Masih tersisa beberapa suap lagi, tapi Danang menyerah. Ia sudah tidak kuat menelan karena aroma yang membuat perutnya berputar.
"Mbak ... Mbak mandi, gih. Kok bau banget, sih?"
Bukannya marah, sosok itu malah membingkai senyum misterius di bibirnya, yang membuat tengkuk Danang meremang.
"Iya, kalau sudah selesai makan, Kamu tidur, ya? tutup pintu dan jangan keluar hingga subuh,"
Danang menurut. Setelah mencuci tangan, Ia masuk ke dalam kamar, dimana Mulyani sudah terlelap.
Bocah itu lalu mendekap adiknya dengan perut yang sudah kenyang. Tak lama, matanya terasa berat, dan hanya dalam hitungan detik, Ia pun terlelap.
***
"Ada apa ribut-ribut!"
Rahmat yang baru saja keluar dari kamar mandi mencak-mencak saat tadi menahan geram, karena suara ribut yang begitu memekakkan telinganya.
Jamillah tak menjawab, hanya menatap sinis ke arah Rahmat. Sedang mata Rahmat mengedar ke segala arah.
Pandangannya tiba-tiba terhenti pada kamar belakang yang terbuka lebar. Ia mengernyitkan dahi dan melangkah ke arah kamar, seperti ada yang mengusik pikirannya.
Seketika matanya membola saat melihat kamar itu kosong, Ia langsung berbalik dan menatap tajam ke arah Jamillah yang duduk santai di depan TV.
"Mama Danang dan Mulyani! kenapa mereka tak berada di dalam kamar!" kaki Rahmat menghentak mendekati Jamillah.

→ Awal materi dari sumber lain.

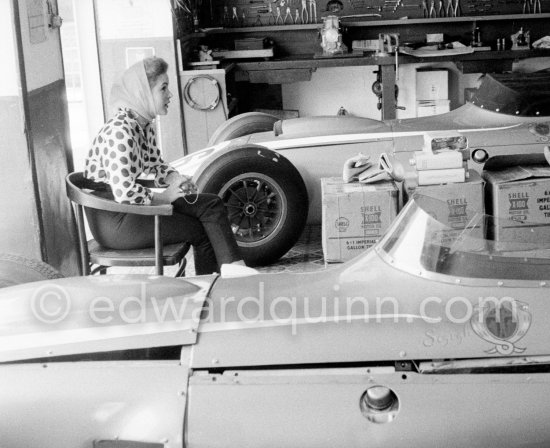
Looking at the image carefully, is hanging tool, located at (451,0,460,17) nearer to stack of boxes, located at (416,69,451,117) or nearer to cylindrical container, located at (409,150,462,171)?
stack of boxes, located at (416,69,451,117)

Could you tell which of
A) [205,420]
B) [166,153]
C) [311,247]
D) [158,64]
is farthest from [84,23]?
[205,420]

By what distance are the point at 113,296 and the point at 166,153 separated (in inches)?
247

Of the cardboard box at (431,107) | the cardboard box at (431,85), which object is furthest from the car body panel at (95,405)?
the cardboard box at (431,85)

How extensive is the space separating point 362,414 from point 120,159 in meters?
2.53

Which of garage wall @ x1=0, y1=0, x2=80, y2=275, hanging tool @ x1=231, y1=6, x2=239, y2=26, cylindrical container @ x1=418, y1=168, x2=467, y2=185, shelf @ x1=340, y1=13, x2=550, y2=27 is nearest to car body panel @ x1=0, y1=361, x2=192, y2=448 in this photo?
garage wall @ x1=0, y1=0, x2=80, y2=275

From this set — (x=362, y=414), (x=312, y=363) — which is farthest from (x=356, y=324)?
(x=362, y=414)

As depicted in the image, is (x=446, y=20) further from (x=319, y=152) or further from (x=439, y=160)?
(x=439, y=160)

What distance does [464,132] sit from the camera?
6105 mm

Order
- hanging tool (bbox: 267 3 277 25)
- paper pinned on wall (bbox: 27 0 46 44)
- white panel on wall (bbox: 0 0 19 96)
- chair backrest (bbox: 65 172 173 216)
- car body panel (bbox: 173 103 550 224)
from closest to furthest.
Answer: chair backrest (bbox: 65 172 173 216), white panel on wall (bbox: 0 0 19 96), paper pinned on wall (bbox: 27 0 46 44), car body panel (bbox: 173 103 550 224), hanging tool (bbox: 267 3 277 25)

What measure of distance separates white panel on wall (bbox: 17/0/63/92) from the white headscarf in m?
0.45

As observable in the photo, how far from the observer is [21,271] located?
397 centimetres

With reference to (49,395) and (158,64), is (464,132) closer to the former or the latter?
(158,64)

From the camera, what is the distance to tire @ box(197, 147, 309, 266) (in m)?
6.16

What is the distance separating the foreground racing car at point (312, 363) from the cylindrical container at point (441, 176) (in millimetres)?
2289
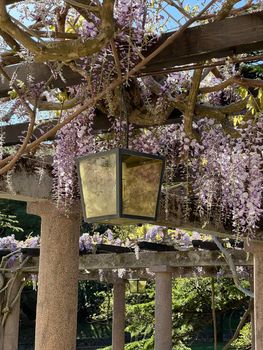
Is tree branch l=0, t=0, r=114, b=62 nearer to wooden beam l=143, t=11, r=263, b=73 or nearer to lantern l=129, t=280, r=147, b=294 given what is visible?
wooden beam l=143, t=11, r=263, b=73

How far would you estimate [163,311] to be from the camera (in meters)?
7.44

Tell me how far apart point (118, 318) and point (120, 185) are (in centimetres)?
766

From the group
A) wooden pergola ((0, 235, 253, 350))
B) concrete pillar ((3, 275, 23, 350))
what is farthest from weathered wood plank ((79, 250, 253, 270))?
concrete pillar ((3, 275, 23, 350))

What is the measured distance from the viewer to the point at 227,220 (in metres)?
4.26

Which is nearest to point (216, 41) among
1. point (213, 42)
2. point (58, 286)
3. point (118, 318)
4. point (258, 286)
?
point (213, 42)

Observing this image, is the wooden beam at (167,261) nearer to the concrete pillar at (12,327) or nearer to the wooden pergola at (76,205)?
the concrete pillar at (12,327)

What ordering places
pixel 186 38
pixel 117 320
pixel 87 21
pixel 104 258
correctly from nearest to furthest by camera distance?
pixel 186 38, pixel 87 21, pixel 104 258, pixel 117 320

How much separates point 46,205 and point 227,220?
136 cm

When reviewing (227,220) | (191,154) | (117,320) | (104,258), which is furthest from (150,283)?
(191,154)

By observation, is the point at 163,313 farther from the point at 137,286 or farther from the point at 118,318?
the point at 137,286

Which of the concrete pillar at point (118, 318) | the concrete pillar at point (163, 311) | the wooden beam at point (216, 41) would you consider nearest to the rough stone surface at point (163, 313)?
the concrete pillar at point (163, 311)

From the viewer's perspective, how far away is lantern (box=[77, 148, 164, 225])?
206 centimetres

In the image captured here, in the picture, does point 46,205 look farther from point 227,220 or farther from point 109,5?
point 109,5

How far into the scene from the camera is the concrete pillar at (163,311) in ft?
24.1
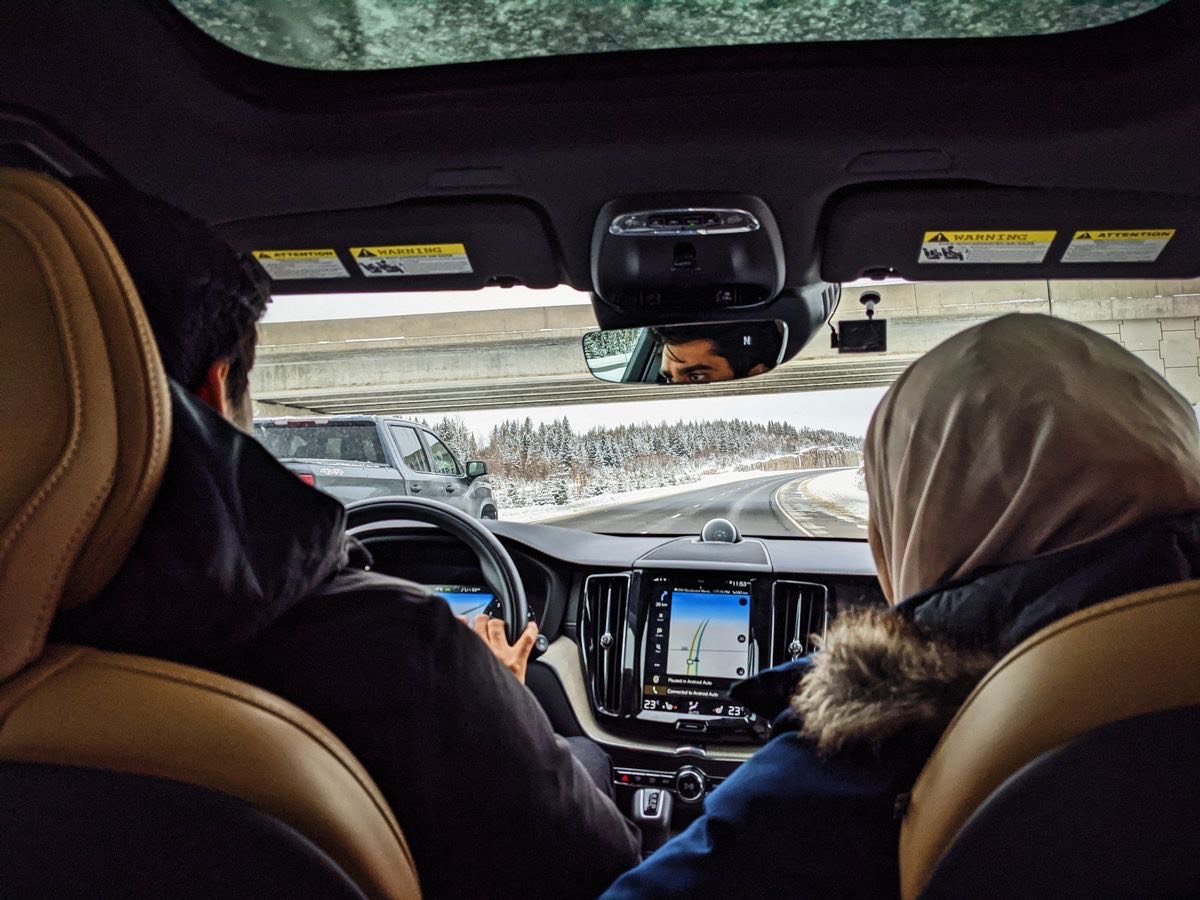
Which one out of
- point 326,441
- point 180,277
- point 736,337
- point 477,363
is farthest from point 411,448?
point 180,277

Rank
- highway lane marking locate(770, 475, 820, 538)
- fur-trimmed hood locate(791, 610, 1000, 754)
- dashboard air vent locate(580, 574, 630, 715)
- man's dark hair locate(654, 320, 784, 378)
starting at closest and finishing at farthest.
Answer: fur-trimmed hood locate(791, 610, 1000, 754), man's dark hair locate(654, 320, 784, 378), dashboard air vent locate(580, 574, 630, 715), highway lane marking locate(770, 475, 820, 538)

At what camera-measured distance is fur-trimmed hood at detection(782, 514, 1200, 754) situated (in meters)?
1.21

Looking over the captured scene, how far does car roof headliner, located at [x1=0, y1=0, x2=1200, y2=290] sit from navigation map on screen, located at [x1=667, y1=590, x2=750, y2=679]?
5.98 feet

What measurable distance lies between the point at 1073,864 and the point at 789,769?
1.32 feet

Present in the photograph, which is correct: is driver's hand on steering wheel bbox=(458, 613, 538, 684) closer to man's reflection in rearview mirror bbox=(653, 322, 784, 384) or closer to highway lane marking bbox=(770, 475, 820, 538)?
man's reflection in rearview mirror bbox=(653, 322, 784, 384)

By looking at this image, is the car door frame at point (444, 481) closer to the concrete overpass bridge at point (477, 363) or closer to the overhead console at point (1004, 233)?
the concrete overpass bridge at point (477, 363)

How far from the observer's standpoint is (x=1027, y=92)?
238 cm

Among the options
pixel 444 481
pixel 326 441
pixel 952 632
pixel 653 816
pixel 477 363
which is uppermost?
pixel 477 363

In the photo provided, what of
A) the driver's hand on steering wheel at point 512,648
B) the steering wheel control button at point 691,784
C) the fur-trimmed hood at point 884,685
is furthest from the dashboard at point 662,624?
the fur-trimmed hood at point 884,685

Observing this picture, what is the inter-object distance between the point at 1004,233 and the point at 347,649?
2614mm

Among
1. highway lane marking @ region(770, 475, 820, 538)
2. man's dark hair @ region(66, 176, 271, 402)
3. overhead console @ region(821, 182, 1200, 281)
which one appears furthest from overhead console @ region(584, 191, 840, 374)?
man's dark hair @ region(66, 176, 271, 402)

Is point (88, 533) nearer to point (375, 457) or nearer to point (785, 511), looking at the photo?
point (785, 511)

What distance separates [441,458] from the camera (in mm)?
10484

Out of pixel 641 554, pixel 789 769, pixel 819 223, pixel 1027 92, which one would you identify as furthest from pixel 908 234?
pixel 789 769
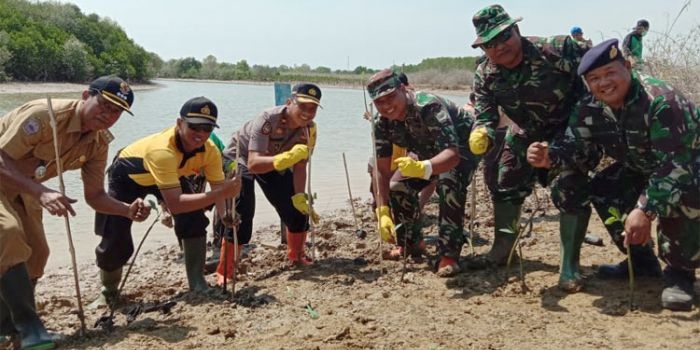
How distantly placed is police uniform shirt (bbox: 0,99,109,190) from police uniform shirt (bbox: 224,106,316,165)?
4.04ft

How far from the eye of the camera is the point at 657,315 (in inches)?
129

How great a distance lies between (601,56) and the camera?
3113 millimetres

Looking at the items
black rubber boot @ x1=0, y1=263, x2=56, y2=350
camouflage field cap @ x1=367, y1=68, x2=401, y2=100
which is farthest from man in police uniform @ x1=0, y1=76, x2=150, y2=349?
camouflage field cap @ x1=367, y1=68, x2=401, y2=100

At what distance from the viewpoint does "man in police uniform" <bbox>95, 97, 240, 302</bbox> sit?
3.87 m

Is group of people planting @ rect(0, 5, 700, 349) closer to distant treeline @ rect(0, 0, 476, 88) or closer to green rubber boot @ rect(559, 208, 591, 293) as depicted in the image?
green rubber boot @ rect(559, 208, 591, 293)

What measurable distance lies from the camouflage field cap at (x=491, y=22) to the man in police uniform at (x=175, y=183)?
1751mm

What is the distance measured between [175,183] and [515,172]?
7.66ft

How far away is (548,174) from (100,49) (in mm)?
65710

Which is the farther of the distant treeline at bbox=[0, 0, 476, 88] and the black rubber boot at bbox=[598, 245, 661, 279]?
the distant treeline at bbox=[0, 0, 476, 88]

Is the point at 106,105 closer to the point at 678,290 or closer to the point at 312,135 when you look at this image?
the point at 312,135

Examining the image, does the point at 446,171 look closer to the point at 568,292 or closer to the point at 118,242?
the point at 568,292

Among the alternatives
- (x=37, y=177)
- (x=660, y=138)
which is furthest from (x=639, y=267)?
(x=37, y=177)

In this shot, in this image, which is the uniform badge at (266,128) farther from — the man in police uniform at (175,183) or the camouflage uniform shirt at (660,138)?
the camouflage uniform shirt at (660,138)

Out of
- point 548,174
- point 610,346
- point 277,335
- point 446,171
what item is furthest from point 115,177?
point 610,346
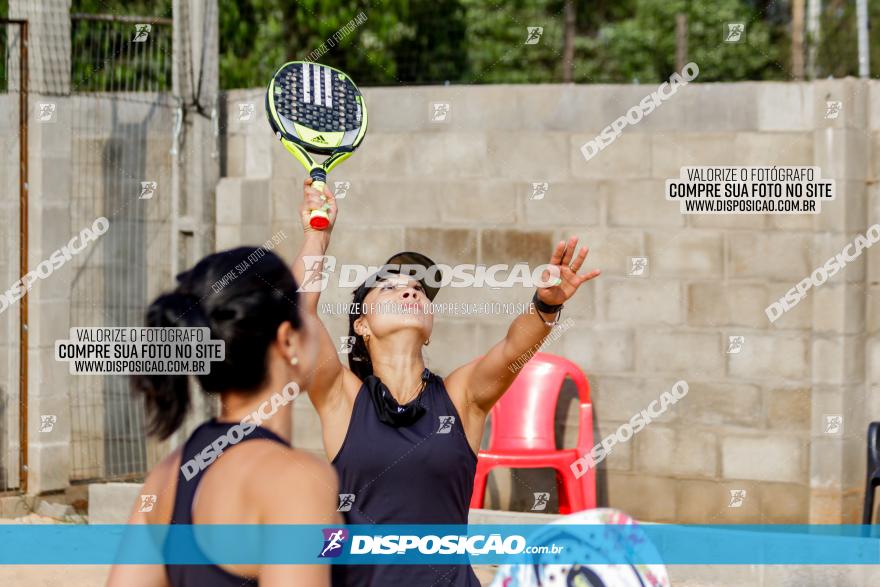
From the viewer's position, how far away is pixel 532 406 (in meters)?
6.27

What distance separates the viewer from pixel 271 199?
22.7ft

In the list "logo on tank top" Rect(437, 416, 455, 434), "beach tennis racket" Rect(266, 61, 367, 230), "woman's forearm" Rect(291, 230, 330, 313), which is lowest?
"logo on tank top" Rect(437, 416, 455, 434)

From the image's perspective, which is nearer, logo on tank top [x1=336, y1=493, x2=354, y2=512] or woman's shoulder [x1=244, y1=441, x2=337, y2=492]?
woman's shoulder [x1=244, y1=441, x2=337, y2=492]

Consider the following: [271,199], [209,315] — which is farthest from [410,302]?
[271,199]

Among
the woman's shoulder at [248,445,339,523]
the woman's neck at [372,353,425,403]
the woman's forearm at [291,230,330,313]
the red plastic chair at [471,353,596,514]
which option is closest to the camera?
the woman's shoulder at [248,445,339,523]

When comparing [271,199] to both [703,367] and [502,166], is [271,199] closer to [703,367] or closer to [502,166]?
[502,166]

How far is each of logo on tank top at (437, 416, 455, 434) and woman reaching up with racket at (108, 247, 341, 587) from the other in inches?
42.5

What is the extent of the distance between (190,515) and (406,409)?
4.58 ft

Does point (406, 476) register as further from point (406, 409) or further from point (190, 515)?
point (190, 515)

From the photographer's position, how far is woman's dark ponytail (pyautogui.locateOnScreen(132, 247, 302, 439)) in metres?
2.12

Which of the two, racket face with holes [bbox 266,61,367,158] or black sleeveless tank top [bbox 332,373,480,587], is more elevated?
racket face with holes [bbox 266,61,367,158]

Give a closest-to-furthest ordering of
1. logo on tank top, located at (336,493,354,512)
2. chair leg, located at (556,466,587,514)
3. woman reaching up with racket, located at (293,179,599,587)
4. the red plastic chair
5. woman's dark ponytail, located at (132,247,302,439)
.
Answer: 1. woman's dark ponytail, located at (132,247,302,439)
2. logo on tank top, located at (336,493,354,512)
3. woman reaching up with racket, located at (293,179,599,587)
4. chair leg, located at (556,466,587,514)
5. the red plastic chair

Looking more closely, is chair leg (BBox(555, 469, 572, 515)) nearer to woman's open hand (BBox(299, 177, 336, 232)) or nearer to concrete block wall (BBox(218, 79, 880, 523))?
concrete block wall (BBox(218, 79, 880, 523))

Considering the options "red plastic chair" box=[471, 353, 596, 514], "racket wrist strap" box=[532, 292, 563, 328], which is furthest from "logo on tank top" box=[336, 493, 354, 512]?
"red plastic chair" box=[471, 353, 596, 514]
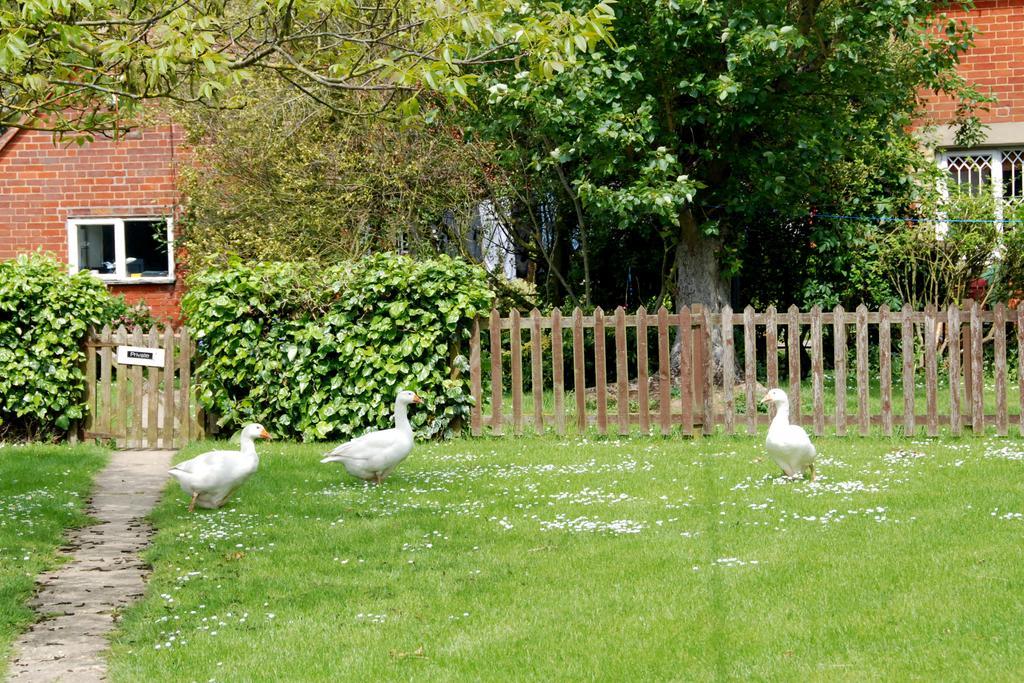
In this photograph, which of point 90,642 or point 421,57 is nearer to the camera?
point 90,642

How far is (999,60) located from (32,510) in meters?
16.5

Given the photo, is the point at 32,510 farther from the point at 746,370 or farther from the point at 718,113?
the point at 718,113

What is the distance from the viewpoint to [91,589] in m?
7.54

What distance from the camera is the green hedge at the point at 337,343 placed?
13258mm

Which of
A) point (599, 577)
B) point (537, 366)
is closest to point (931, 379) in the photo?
point (537, 366)

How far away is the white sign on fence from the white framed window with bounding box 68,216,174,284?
8.32 meters

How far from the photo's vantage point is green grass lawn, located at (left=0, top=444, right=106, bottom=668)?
725cm

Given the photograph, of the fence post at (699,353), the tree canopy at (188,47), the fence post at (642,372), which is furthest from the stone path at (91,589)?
the fence post at (699,353)

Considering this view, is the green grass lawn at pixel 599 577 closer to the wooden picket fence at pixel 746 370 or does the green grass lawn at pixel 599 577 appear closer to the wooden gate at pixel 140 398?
the wooden picket fence at pixel 746 370

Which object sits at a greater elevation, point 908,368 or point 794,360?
point 794,360

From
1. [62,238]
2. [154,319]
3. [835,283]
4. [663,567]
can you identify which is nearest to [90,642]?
[663,567]

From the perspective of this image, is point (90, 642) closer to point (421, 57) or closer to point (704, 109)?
point (421, 57)

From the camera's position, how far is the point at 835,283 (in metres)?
18.7

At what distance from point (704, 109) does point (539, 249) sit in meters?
5.06
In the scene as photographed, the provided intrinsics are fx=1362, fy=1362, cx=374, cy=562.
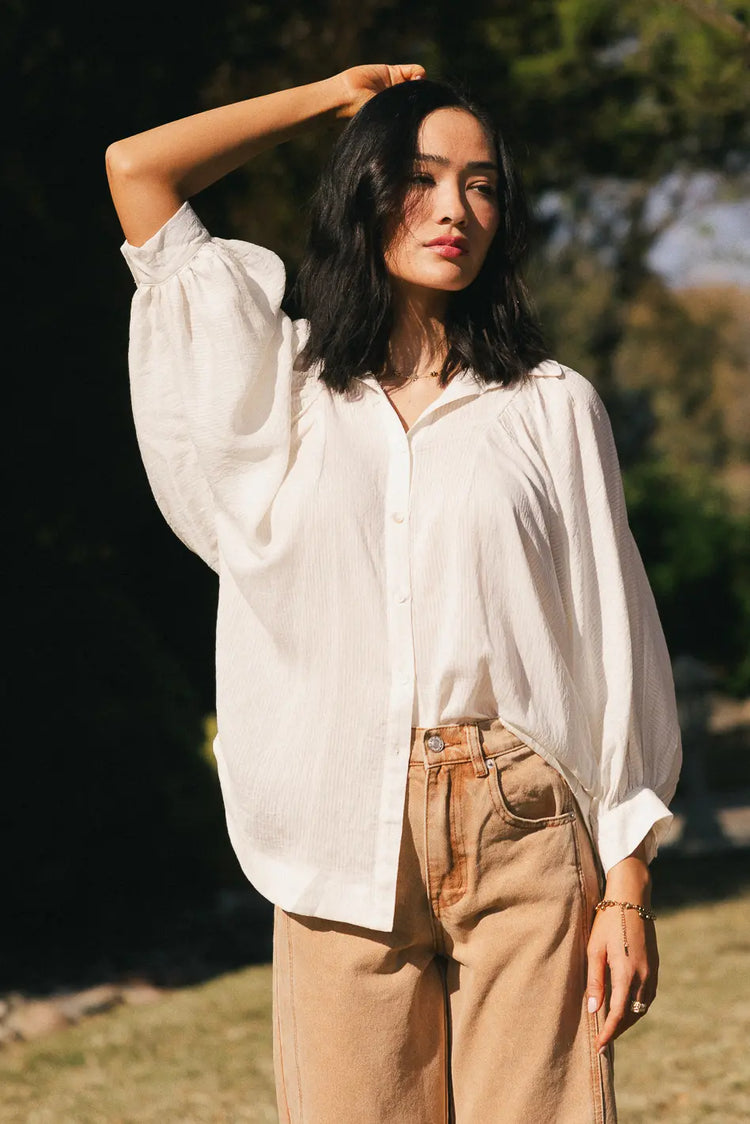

Jamilah menoleh dan mengulas senyum misterius.
"Aku usir. Memang kenapa?" jawabnya seperti tanpa dosa.
"Apa? Kau usir? apa Kau sudah gil*, Ma?"
Rahmat tak habis pikir dengan kelakuan istrinya itu.
"Kau yang buat Aku jadi gil*, Pa," jawabnya singkat dan kembali menatap TV.
"Tapi, ini sudah malam, Ma. Di mana hati nuranimu! di mana rasa kasihmu! mereka itu masih kecil, bagaimana bisa mereka di rumah itu seorang diri?"
Mendengar ucapan suaminya, Jamilah hanya mengedikkan bahu.
"Semua rasa itu sudah mat* , Pa. Lagian untuk apa kasihan sama adiknya pelakor," Jamilah berusaha keras untuk meredam rasa sakit hatinya saat itu. Ia tak mau terlihat lemah
"Mama jangan pernah sebut Indah pelakor! Dia bukan pelakor!"
Sontak, ucapan itu membuat Jamillah naik pitam. Dengan sadar suaminya membela wanita lain di hadapannya. Itu membuat emosinya naik hingga ke ubun-ubun.
"Aku tak akan membiarkanmu menikah dengan wanita itu! Aku bersumpah, Kau dan Dia tak akan bisa bersama!"